Exercise description ::
Which lines run from the one containing "如双方另有协议，按另行签订协议执行。" to the last line of the entries? Return them exactly, with nothing more.

[Transcribed page contents]
━━━━

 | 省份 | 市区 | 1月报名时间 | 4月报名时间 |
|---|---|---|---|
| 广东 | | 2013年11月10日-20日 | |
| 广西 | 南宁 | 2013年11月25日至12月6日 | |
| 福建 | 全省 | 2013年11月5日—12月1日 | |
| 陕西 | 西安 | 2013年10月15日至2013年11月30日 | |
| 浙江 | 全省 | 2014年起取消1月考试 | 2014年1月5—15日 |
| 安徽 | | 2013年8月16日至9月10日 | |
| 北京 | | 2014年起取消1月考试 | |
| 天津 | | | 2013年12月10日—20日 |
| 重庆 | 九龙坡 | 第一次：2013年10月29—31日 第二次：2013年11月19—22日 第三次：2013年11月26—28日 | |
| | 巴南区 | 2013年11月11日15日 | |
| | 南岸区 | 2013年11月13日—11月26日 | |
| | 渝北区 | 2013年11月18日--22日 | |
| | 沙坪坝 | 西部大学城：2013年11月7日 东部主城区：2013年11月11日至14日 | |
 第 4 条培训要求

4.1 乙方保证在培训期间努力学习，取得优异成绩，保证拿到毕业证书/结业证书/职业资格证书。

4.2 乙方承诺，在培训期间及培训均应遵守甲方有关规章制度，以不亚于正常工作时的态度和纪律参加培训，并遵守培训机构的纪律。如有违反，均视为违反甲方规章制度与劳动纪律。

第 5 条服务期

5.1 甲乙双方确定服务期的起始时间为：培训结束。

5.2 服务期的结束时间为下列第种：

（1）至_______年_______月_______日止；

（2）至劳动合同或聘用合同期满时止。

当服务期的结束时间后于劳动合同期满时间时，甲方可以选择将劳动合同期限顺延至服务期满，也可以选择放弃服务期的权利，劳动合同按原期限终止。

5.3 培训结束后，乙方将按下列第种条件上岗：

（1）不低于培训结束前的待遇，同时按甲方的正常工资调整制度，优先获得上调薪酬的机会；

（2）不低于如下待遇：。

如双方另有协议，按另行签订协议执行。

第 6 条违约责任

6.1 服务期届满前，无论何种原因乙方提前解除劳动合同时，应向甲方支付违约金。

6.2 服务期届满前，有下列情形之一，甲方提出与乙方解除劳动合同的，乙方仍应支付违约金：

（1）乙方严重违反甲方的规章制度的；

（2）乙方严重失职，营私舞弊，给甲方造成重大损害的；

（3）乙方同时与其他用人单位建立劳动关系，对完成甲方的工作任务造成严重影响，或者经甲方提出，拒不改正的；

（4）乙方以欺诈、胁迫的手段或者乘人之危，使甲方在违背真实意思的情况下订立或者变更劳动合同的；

━━━━

Response box ::
如双方另有协议，按另行签订协议执行。

第 6 条违约责任

6.1 服务期届满前，无论何种原因乙方提前解除劳动合同时，应向甲方支付违约金。

6.2 服务期届满前，有下列情形之一，甲方提出与乙方解除劳动合同的，乙方仍应支付违约金：

（1）乙方严重违反甲方的规章制度的；

（2）乙方严重失职，营私舞弊，给甲方造成重大损害的；

（3）乙方同时与其他用人单位建立劳动关系，对完成甲方的工作任务造成严重影响，或者经甲方提出，拒不改正的；

（4）乙方以欺诈、胁迫的手段或者乘人之危，使甲方在违背真实意思的情况下订立或者变更劳动合同的；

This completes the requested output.